## Rows of spatial question data:
============================================================
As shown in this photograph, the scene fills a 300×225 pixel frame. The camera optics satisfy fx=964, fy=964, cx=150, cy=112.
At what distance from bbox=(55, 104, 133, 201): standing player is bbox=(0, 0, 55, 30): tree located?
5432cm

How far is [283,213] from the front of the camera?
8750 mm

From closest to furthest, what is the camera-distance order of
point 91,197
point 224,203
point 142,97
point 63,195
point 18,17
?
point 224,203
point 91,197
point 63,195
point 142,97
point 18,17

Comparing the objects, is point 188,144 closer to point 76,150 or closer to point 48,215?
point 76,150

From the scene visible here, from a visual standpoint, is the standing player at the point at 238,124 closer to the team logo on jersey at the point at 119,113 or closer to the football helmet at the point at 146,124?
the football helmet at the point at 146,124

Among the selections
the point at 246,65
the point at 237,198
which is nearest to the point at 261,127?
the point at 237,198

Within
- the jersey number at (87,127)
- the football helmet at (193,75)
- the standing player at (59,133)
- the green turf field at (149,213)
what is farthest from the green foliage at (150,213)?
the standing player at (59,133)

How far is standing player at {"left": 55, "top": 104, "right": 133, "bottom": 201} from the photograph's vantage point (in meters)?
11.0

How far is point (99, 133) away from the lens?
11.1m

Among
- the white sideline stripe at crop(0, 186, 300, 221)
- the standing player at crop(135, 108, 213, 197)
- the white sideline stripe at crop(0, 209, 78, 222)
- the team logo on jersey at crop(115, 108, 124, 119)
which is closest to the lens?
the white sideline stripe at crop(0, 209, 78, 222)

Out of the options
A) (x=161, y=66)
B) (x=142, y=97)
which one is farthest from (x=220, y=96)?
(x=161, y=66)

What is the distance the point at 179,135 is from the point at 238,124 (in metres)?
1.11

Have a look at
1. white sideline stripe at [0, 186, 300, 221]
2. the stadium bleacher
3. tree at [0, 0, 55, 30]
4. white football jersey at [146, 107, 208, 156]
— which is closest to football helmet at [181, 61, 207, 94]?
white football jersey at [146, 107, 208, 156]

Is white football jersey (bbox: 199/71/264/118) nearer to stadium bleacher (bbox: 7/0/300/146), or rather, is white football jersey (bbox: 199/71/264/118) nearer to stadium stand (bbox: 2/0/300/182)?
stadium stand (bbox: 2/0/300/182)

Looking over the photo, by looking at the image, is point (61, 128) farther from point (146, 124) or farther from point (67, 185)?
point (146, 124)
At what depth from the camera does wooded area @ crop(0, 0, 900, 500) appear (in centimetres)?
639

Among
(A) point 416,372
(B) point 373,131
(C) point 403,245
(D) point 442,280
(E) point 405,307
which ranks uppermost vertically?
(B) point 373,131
============================================================
## Exercise instructions:
Print, word for word, the lines of the data from the line containing "What is the distance" through the last line of the data, including both of those lines.

## Response below:
What is the distance the point at 179,135 is from the point at 238,124 (in metres)?
1.11

Have a look at
1. white sideline stripe at [0, 186, 300, 221]
2. the stadium bleacher
3. tree at [0, 0, 55, 30]
4. white football jersey at [146, 107, 208, 156]
— which is closest to football helmet at [181, 61, 207, 94]?
white football jersey at [146, 107, 208, 156]

Is white football jersey (bbox: 199/71/264/118) nearer to stadium bleacher (bbox: 7/0/300/146), or rather, is white football jersey (bbox: 199/71/264/118) nearer to stadium stand (bbox: 2/0/300/182)?
stadium stand (bbox: 2/0/300/182)

Looking over the photo, by looking at the image, is point (61, 128) farther from point (146, 124) or farther from point (67, 185)?
point (146, 124)
At what depth from the camera does wooded area @ crop(0, 0, 900, 500) appear (in centimetres)?
639

Among
(A) point 416,372
(B) point 373,131
(C) point 403,245
(D) point 442,280
(E) point 405,307
which ranks uppermost vertically?
(B) point 373,131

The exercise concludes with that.